I’ve spent way more time than I should have the last couple weeks working to help migrate a website built against Jive Forums to run against a Clearspace X instance. As part of the migration, one of the things I did was to move all the data syndication that had been done with RSS and custom namespaces to use the Clearspace SOAP API, which is built on a technology called XFire. The first problem I ran into was that production website was configured so that requests to http://example.com were redirected to http://www.example.com/, which resulted in errors like this in the logs:
Jul 5, 2007 11:30:11 PM org.apache.commons.httpclient.HttpMethodDirector isRedirectNeeded
INFO: Redirect requested but followRedirects is disabled
That error was pretty easy to fix (swap in http://www.example.com in place of http://example.com), but the next thing I ran into was way less intuitive. When I invoked a certain service, I’d get a stack trace that looked like this:
Exception in thread "main" org.codehaus.xfire.XFireRuntimeException: Could not invoke service..
Nested exception is org.codehaus.xfire.fault.XFireFault: Unexpected character '-' (code 45) in prolog; expected '<'
at [row,col {unknown-source}]: [2,1]
org.codehaus.xfire.fault.XFireFault: Unexpected character '-' (code 45) in prolog; expected '<'
at [row,col {unknown-source}]: [2,1]
at org.codehaus.xfire.fault.XFireFault.createFault(XFireFault.java:89)
at org.codehaus.xfire.client.Client.onReceive(Client.java:386)

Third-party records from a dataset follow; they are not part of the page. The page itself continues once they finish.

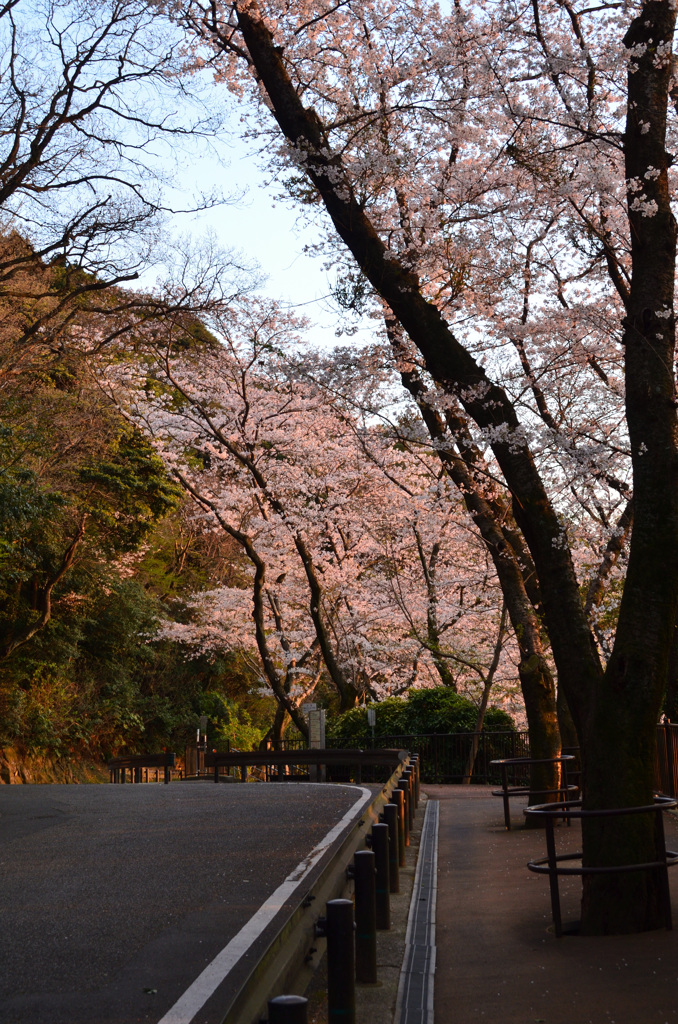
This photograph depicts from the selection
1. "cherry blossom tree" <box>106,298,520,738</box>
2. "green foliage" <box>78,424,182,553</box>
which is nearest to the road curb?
"cherry blossom tree" <box>106,298,520,738</box>

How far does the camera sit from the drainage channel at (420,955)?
499 cm

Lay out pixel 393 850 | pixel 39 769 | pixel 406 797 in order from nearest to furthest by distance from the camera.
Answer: pixel 393 850
pixel 406 797
pixel 39 769

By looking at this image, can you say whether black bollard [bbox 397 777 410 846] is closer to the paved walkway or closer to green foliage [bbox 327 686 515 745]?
the paved walkway

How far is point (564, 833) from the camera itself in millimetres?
11523

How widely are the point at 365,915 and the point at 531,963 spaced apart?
4.26 feet

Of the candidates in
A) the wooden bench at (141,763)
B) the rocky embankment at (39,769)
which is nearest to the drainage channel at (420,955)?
the wooden bench at (141,763)

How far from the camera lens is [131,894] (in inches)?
292

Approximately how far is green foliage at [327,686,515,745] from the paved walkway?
15.6 m

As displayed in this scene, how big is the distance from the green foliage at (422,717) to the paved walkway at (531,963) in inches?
616

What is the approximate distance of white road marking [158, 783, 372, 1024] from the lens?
462cm

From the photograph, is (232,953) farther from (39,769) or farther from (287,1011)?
(39,769)

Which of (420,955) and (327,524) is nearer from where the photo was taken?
(420,955)

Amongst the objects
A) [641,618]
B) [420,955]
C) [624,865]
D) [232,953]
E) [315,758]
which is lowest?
[420,955]

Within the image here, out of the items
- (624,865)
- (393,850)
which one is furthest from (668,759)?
(624,865)
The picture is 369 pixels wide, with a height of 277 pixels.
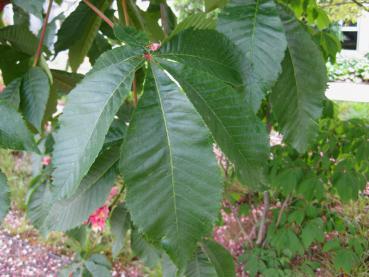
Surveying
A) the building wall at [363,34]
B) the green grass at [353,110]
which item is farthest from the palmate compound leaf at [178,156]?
the building wall at [363,34]

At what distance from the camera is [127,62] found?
0.39 metres

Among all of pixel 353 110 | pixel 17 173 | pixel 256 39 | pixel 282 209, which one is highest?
pixel 256 39

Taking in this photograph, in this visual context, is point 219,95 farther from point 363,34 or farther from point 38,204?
point 363,34

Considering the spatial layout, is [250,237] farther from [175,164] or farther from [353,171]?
[175,164]

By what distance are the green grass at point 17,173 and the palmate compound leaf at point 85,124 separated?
2611 mm

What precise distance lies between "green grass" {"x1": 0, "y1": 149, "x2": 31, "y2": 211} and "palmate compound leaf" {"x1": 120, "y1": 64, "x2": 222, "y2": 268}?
2.63m

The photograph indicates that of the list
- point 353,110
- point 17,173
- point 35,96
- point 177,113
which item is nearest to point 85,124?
point 177,113

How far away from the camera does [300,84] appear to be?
0.51 meters

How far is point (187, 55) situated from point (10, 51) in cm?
42

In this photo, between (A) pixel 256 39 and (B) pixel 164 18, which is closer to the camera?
(A) pixel 256 39

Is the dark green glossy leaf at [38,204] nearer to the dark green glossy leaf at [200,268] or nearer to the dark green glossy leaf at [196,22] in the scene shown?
the dark green glossy leaf at [200,268]

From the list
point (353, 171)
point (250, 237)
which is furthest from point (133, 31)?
point (250, 237)

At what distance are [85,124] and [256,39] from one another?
0.72 feet

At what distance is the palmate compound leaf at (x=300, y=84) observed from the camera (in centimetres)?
51
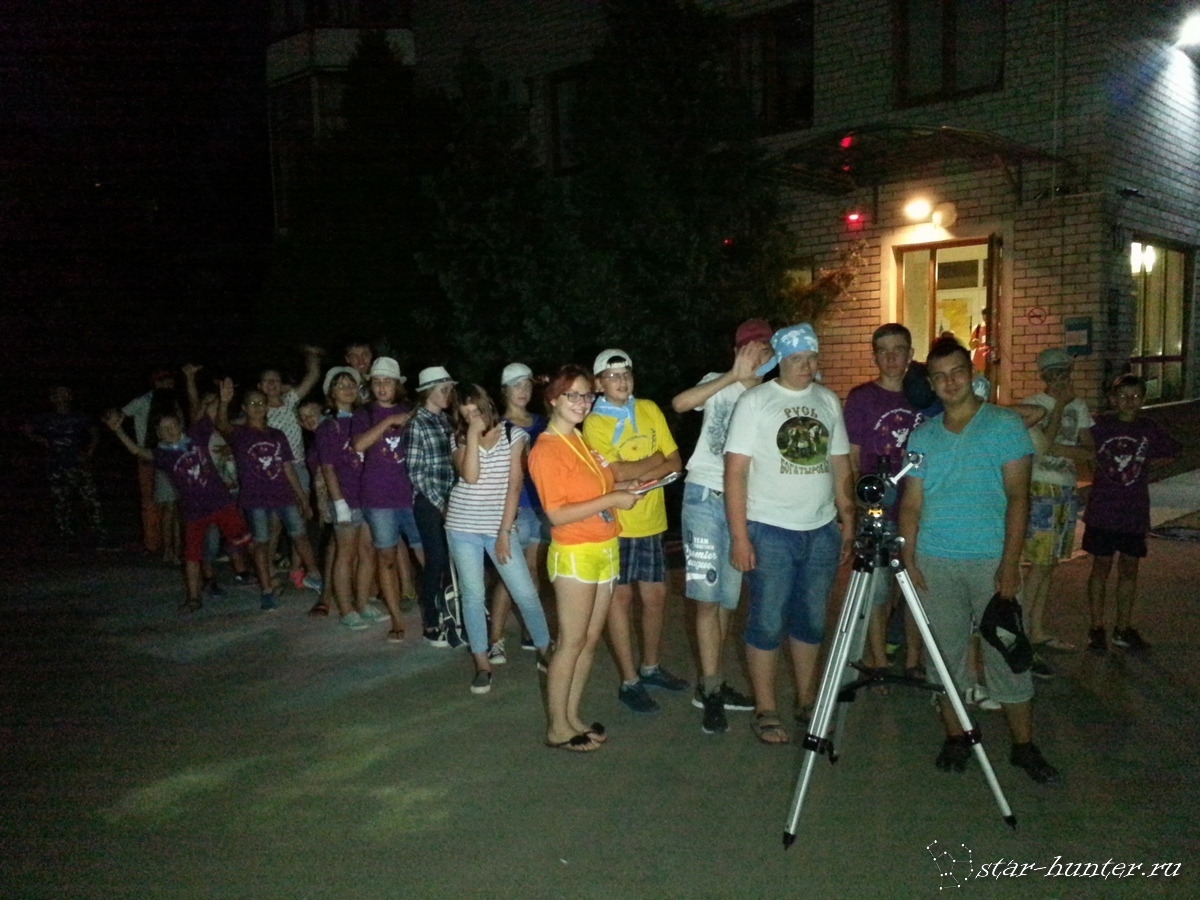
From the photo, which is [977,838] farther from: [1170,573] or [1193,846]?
[1170,573]

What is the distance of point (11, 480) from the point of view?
20.0 meters

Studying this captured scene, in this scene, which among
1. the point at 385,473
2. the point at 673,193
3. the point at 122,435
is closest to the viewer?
the point at 385,473

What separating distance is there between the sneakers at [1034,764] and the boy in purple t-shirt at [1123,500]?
80.8 inches

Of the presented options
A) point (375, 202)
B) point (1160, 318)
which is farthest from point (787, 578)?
point (375, 202)

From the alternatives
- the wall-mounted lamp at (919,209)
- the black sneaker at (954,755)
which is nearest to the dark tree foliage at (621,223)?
the wall-mounted lamp at (919,209)

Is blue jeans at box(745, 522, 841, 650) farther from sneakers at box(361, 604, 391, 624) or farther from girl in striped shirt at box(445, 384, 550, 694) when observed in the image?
sneakers at box(361, 604, 391, 624)

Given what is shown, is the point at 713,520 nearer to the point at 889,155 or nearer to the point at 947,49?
the point at 889,155

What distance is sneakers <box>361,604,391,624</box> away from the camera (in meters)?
7.12

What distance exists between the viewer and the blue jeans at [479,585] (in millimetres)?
5438

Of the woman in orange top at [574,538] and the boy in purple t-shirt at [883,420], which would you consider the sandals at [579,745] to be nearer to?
the woman in orange top at [574,538]

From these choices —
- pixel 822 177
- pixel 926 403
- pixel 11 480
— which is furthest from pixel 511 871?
pixel 11 480

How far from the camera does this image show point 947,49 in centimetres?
1061

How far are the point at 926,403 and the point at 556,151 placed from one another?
35.3ft

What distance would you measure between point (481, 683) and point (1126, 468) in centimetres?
408
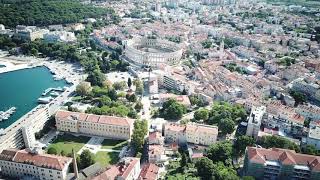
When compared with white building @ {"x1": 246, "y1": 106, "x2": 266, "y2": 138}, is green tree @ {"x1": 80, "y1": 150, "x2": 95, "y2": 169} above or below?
below

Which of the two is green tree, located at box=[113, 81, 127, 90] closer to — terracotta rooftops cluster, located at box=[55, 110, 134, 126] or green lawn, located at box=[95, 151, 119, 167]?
terracotta rooftops cluster, located at box=[55, 110, 134, 126]

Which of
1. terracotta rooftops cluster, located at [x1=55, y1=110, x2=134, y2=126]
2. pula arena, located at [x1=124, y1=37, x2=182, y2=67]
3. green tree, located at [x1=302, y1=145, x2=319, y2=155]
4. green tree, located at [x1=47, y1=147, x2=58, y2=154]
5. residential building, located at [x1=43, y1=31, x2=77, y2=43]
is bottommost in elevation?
green tree, located at [x1=47, y1=147, x2=58, y2=154]

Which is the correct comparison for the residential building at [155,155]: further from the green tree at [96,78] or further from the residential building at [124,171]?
the green tree at [96,78]

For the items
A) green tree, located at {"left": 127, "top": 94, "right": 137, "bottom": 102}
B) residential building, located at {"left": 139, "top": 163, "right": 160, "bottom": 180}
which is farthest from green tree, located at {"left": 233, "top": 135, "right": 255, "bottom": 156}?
green tree, located at {"left": 127, "top": 94, "right": 137, "bottom": 102}

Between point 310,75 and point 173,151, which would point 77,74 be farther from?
point 310,75

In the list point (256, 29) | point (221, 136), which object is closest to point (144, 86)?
point (221, 136)

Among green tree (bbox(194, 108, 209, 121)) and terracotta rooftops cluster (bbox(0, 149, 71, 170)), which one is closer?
terracotta rooftops cluster (bbox(0, 149, 71, 170))

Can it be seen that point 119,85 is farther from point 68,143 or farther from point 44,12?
point 44,12

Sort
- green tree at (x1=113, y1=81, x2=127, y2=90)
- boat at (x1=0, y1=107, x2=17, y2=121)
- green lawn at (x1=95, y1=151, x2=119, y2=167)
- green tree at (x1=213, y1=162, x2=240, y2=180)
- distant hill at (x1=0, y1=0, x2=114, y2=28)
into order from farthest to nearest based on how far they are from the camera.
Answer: distant hill at (x1=0, y1=0, x2=114, y2=28) → green tree at (x1=113, y1=81, x2=127, y2=90) → boat at (x1=0, y1=107, x2=17, y2=121) → green lawn at (x1=95, y1=151, x2=119, y2=167) → green tree at (x1=213, y1=162, x2=240, y2=180)
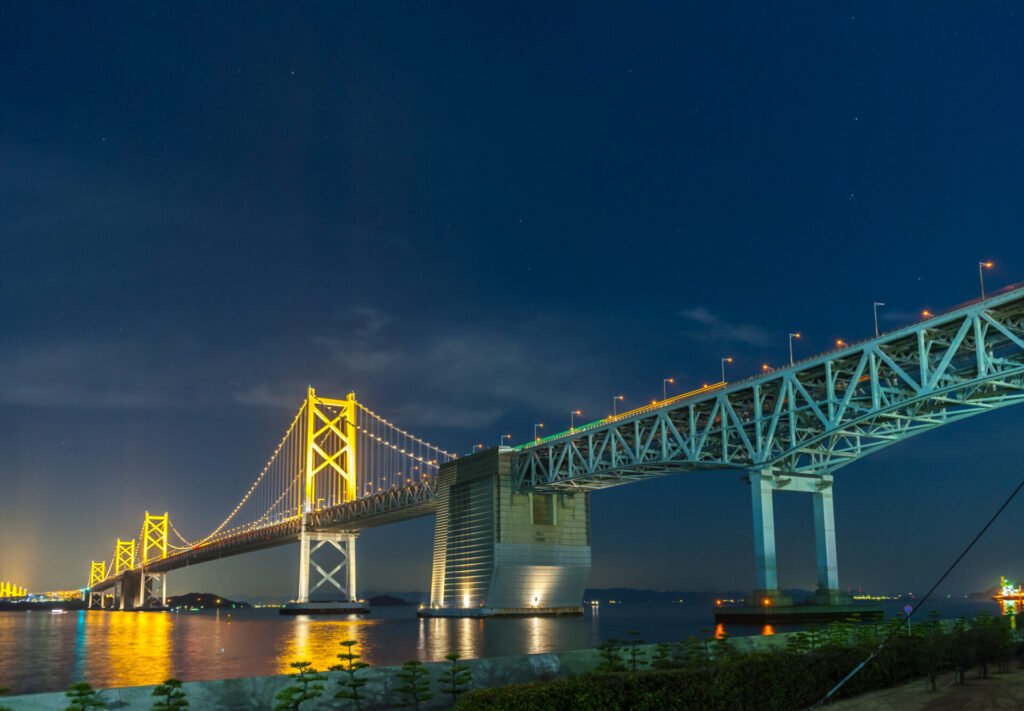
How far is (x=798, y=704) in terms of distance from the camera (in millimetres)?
18562

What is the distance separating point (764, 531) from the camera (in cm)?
6850

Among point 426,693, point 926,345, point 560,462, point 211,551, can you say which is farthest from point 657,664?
point 211,551

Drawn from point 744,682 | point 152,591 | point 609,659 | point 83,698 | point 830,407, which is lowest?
point 152,591

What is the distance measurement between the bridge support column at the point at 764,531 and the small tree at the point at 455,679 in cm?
5190

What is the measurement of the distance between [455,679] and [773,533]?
5637cm

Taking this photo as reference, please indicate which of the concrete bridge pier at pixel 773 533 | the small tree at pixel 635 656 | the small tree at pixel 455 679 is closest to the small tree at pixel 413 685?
the small tree at pixel 455 679

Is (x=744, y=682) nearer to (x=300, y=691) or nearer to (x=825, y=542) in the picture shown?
(x=300, y=691)

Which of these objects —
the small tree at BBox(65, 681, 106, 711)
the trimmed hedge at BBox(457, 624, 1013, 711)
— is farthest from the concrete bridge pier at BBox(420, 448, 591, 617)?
the small tree at BBox(65, 681, 106, 711)

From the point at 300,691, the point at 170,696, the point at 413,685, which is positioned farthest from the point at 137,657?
the point at 170,696

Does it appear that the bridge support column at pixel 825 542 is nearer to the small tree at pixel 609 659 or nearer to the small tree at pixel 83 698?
the small tree at pixel 609 659

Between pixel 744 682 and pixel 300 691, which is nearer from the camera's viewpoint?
pixel 300 691

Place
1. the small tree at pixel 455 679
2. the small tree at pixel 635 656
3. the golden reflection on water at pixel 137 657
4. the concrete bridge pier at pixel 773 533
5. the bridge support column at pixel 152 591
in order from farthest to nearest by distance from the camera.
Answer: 1. the bridge support column at pixel 152 591
2. the concrete bridge pier at pixel 773 533
3. the golden reflection on water at pixel 137 657
4. the small tree at pixel 635 656
5. the small tree at pixel 455 679

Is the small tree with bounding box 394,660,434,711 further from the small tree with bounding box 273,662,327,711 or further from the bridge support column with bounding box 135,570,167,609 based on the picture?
the bridge support column with bounding box 135,570,167,609

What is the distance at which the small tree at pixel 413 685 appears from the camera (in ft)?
55.0
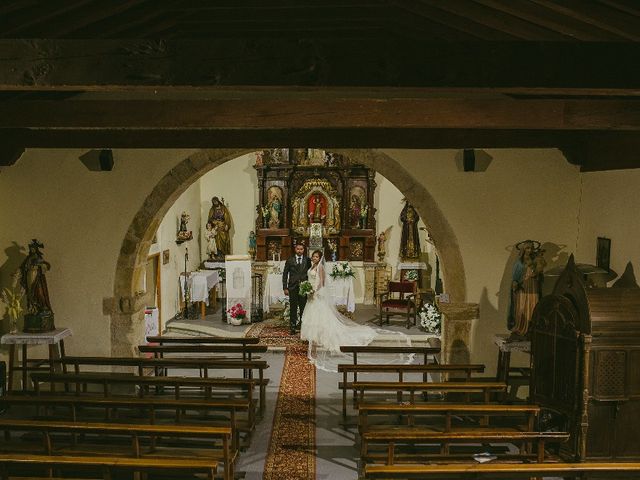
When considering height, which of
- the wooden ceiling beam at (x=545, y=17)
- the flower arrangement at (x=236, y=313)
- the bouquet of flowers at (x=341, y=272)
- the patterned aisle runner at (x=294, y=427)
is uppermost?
the wooden ceiling beam at (x=545, y=17)

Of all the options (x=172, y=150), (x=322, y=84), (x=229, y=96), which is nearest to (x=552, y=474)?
(x=322, y=84)

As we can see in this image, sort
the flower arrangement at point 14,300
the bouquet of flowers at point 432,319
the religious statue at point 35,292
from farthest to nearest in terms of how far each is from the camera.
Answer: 1. the bouquet of flowers at point 432,319
2. the flower arrangement at point 14,300
3. the religious statue at point 35,292

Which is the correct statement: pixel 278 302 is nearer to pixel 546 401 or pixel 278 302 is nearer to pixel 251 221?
pixel 251 221

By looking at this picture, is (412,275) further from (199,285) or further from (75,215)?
(75,215)

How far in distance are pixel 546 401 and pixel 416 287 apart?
21.4 ft

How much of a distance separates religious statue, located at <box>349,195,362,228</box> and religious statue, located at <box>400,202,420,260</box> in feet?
3.45

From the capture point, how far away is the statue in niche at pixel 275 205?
45.8 feet

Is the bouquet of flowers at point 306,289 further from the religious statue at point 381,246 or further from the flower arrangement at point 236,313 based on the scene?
the religious statue at point 381,246

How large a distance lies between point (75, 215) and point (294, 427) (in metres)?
3.68

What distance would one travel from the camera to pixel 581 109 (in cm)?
478

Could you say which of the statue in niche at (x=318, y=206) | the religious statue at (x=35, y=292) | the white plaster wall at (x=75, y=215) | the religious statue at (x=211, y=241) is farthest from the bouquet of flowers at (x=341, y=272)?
the religious statue at (x=35, y=292)

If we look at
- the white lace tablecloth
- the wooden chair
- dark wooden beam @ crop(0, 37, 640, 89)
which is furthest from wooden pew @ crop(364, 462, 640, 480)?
the white lace tablecloth

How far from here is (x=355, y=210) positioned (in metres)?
13.9

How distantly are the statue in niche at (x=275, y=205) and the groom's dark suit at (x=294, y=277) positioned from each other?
3344mm
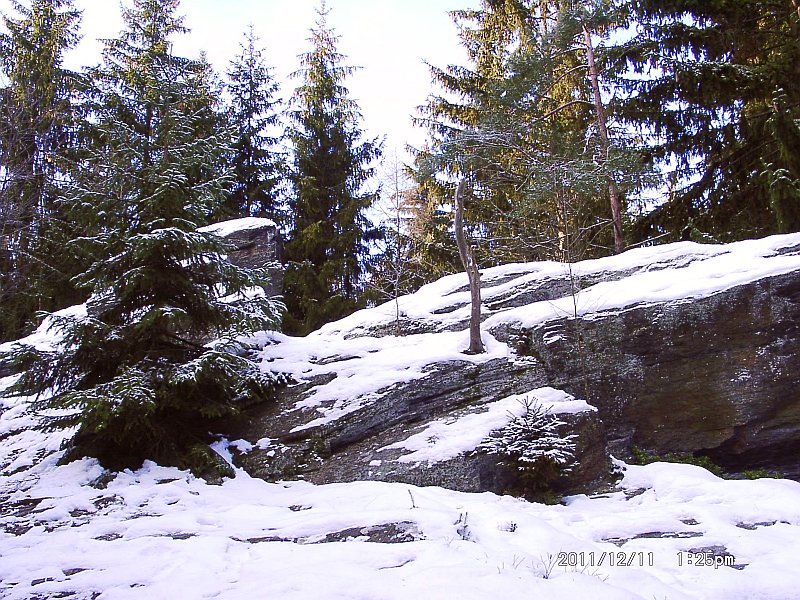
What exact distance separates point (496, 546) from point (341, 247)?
14976mm

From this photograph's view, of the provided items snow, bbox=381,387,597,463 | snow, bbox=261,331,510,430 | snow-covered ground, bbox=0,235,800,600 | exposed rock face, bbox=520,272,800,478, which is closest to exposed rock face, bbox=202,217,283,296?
snow, bbox=261,331,510,430

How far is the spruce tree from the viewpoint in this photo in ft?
24.2

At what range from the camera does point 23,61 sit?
59.0ft

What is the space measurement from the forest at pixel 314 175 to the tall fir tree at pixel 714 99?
56 mm

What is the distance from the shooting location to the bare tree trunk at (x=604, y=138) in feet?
42.1

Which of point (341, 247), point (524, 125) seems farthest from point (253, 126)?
point (524, 125)

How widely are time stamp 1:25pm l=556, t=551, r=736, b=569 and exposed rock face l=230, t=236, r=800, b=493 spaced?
2475 mm

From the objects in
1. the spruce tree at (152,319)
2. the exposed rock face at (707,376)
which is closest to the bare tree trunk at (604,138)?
the exposed rock face at (707,376)

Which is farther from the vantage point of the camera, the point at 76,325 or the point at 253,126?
the point at 253,126

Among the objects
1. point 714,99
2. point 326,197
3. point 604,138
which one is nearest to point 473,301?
point 604,138

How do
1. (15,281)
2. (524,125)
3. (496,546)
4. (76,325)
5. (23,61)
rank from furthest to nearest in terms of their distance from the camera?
(23,61) → (15,281) → (524,125) → (76,325) → (496,546)

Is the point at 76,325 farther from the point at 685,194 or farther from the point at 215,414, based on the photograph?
the point at 685,194

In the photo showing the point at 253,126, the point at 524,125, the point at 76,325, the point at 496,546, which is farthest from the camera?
the point at 253,126
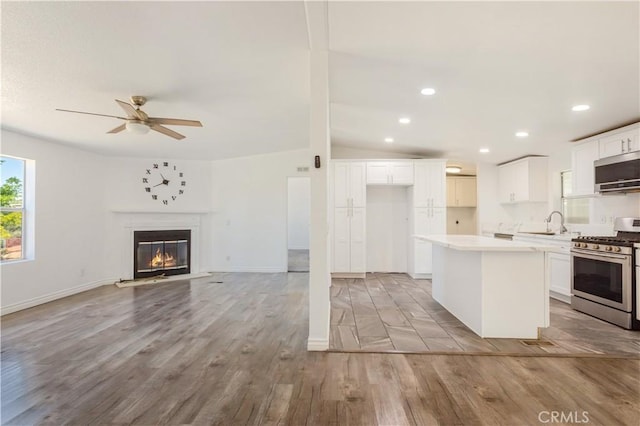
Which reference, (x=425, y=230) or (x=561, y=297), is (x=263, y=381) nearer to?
(x=561, y=297)

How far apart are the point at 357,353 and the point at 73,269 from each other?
4.99 m

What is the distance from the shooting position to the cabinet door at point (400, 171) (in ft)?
20.3

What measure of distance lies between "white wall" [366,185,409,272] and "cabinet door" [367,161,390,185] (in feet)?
1.62

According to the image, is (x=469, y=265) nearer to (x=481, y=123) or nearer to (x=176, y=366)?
(x=481, y=123)

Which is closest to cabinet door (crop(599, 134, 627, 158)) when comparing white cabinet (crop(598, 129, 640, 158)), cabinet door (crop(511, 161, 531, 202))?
white cabinet (crop(598, 129, 640, 158))

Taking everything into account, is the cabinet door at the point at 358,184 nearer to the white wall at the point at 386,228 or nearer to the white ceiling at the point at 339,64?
the white wall at the point at 386,228

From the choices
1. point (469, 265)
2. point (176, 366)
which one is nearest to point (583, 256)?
point (469, 265)

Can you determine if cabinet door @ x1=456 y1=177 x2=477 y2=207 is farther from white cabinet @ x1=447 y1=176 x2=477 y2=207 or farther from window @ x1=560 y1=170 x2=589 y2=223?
window @ x1=560 y1=170 x2=589 y2=223

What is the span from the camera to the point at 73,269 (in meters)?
5.17

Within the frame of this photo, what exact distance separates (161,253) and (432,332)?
539 cm

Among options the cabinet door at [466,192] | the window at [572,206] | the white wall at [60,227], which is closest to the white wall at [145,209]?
the white wall at [60,227]

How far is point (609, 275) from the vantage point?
140 inches

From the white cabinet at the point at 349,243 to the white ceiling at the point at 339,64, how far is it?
2048 millimetres

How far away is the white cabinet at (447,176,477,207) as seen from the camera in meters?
7.84
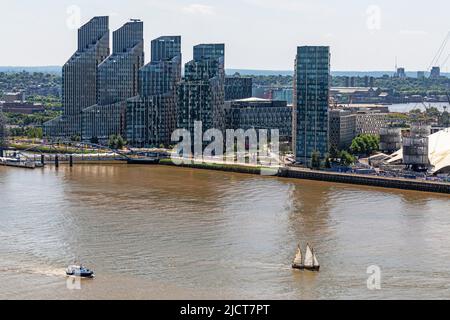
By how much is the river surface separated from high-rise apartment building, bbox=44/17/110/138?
20.6 meters

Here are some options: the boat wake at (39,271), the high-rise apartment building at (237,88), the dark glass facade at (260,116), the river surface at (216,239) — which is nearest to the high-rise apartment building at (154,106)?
the dark glass facade at (260,116)

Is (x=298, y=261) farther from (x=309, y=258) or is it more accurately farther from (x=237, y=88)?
(x=237, y=88)

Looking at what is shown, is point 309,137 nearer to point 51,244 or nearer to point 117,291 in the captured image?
point 51,244

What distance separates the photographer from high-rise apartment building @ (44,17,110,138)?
176 feet

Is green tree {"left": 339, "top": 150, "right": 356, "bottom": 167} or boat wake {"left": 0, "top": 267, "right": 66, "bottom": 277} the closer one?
boat wake {"left": 0, "top": 267, "right": 66, "bottom": 277}

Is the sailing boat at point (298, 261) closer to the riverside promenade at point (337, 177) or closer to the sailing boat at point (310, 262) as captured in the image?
the sailing boat at point (310, 262)

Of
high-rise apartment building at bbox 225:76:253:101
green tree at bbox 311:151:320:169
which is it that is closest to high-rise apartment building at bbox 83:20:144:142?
high-rise apartment building at bbox 225:76:253:101

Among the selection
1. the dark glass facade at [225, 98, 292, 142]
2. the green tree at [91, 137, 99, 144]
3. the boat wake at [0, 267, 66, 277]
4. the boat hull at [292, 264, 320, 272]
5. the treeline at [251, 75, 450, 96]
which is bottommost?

which was troubling because the exact same SOAP method invocation worked fine on both my local machine and in the test environment. What was different? Two things: the production system was running on Java 6 and the production system was configured to run behind an Apache HTTP server proxied by mod_caucho versus no Apache HTTP server / proxy in development or on my machine. I needed to see what was going on between the server and the client (one of the things that makes SOAP so hard is that you can't just GET a URL to see what's being returned) so I fired up ethereal at the behest of one of my coworkers. I kicked off a couple of SOAP requests with ethereal running, recorded the packets and then analyzed the capture. Said coworker then pointed out the key to debugging HTTP requests with ethereal: right click on the TCP packet you're interested in and then click 'Follow TCP Stream'. The invocation response looked like this when run against the development environment:
HTTP/1.1 200 OK
Date: Mon, 02 Jul 2007 21:59:30 GMT
Server: Resin/3.0.14
Content-Type: multipart/related; type="application/xop+xml"; start=""; start-info="text/xml"; .boundary="----=_Part_5_25686393.1183413571061"
Connection: close
Transfer-Encoding: chunked
1dce
------=_Part_5_25686393.1183413571061
Content-Type: application/xop+xml; charset=UTF-8; type="text/xml"
Content-Transfer-Encoding: 8bit
Content-ID:
...
and looked like this when invoked against the production instance:
HTTP/1.1 200 OK
Date: Mon, 02 Jul 2007 21:41:56 GMT
Server: Apache/2.0.52 (Red Hat)
Vary: Accept-Encoding,User-Agent
Cache-Control: max-age=0
Expires: Mon, 02 Jul 2007 21:41:56 GMT
Transfer-Encoding: chunked
Content-Type: text/plain; charset=UTF-8
X-Pad: avoid browser bug
24e
------=_Part_29_31959705.1183412516805
Content-Type: application/xop+xml; charset=UTF-8; type="text/xml"
Content-Transfer-Encoding: 8bit
Content-ID:
...
Notice the different content type returned by the production server? So then the mystery became not 'what?' but 'who?' I googled around for a bit and found a bug filed against JIRA that had all the same symptoms as the problem I was running into: the solution posted in the comments of the bug said that the problem was with mod_caucho. I worked with the ISP that hosts the production instance of Clearspace, got them to remove mod_caucho and use mod_proxy to isolate that piece of the puzzle and sure enough, the problem went away. Our ISP recommended that we not settle for mod_proxy for the entire site and instead wrote up a nifty solution using mod_rewrite and mod_proxy, which I've pasted below:
RewriteRule ^/clearspace/rpc/soap(/?(.*))$ to://www.example.com:8080/clearspace/rpc/soap$1
RewriteRule ^to://([^/]+)/(.*) http://$1/$2 [E=SERVER:$1,P,L]
ProxyPassReverse /community/rpc/soap/ http://www.example.com/clearspace/rpc/soap/
Hope that helps someone down the road!